(Reuters) - A Montana bride’s effort to withdraw her guilty plea to second-degree murder for shoving her husband off a cliff at Glacier National Park lacks merit and should be denied, prosecutors argued in federal court papers submitted on Wednesday.
The filing comes a day after attorneys for 22-year-old Jordan Graham asked a federal judge to rescind her guilty plea from December, alleging prosecutors are overreaching by seeking a life sentence and reneging on an agreement that they expected to involve less time in prison.
Graham is to be sentenced by U.S. District Judge Donald Molloy at a hearing scheduled for Thursday in Missoula, Montana.
In exchange for Graham pleading guilty to second-degree murder in the July death of her husband of eight days, Cody Johnson, prosecutors dropped a first-degree murder charge, which alleges premeditation and carries a mandatory life sentence.
The dispute over the plea deal, which was struck just before closing arguments in Graham’s murder trial, stems from prosecutors’ recommendation the former nanny be imprisoned for life or at least 50 years.
Federal prosecutors wrote in documents filed on Wednesday the request to withdraw the plea was without merit.

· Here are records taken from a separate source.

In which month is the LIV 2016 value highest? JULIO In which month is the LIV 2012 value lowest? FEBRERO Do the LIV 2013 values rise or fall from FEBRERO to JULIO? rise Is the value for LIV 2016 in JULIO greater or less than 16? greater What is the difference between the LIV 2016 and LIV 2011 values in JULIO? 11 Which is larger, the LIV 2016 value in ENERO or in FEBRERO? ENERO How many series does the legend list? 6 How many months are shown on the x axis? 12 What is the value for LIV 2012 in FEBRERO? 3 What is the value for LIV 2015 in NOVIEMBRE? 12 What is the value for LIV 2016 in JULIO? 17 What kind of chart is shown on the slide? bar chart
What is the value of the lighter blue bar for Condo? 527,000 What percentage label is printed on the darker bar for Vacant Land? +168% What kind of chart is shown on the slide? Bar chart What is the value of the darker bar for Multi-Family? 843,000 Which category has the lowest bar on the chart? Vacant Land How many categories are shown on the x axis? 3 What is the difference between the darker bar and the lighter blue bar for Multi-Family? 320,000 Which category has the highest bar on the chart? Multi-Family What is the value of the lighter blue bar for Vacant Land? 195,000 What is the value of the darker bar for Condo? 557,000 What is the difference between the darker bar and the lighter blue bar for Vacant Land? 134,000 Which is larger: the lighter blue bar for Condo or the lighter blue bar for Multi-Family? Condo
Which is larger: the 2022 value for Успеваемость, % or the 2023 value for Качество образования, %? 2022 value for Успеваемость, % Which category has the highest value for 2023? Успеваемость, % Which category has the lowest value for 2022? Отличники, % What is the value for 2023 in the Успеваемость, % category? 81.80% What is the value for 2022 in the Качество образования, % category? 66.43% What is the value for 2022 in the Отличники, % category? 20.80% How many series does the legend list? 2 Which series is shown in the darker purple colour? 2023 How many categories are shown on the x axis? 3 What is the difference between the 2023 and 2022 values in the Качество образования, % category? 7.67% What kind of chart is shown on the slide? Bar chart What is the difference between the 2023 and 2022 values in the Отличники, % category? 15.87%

“Having reviewed (possible sentences), the defendant has now changed her mind on the eve of sentencing,” stated Assistant U.S. Attorney for Montana Kris Mclean. “The only way she can delay sentencing is to allege and prove that the government somehow breached its agreement.”
The sentence sought by prosecutors exceeded the prison term advised by a pre-sentencing investigative panel, which recommended 24 to 30 years.
Prosecutors have argued a life sentence was warranted given the seriousness of the crime, Graham’s lack of remorse and the “mental preparations” she made in advance of deliberately killing Johnson during a dispute while hiking a steep trail at Glacier.
After striking the plea deal, Graham admitted her guilt to Molloy, saying her husband grabbed her hand during the altercation and that she “just pushed his hand off and just pushed away.”
Graham’s attorneys sought 10 years in prison for Graham, arguing that was fair because she had no criminal record before the “tragic event” and regretted she initially lied to investigators to cover up the crime.
Michael Donahoe, Graham’s federal defender, said in court filings his client should be allowed to withdraw her guilty plea because prosecutors had acted in bad faith by trying to establish premeditation in their sentencing recommendation to the judge to justify a life term.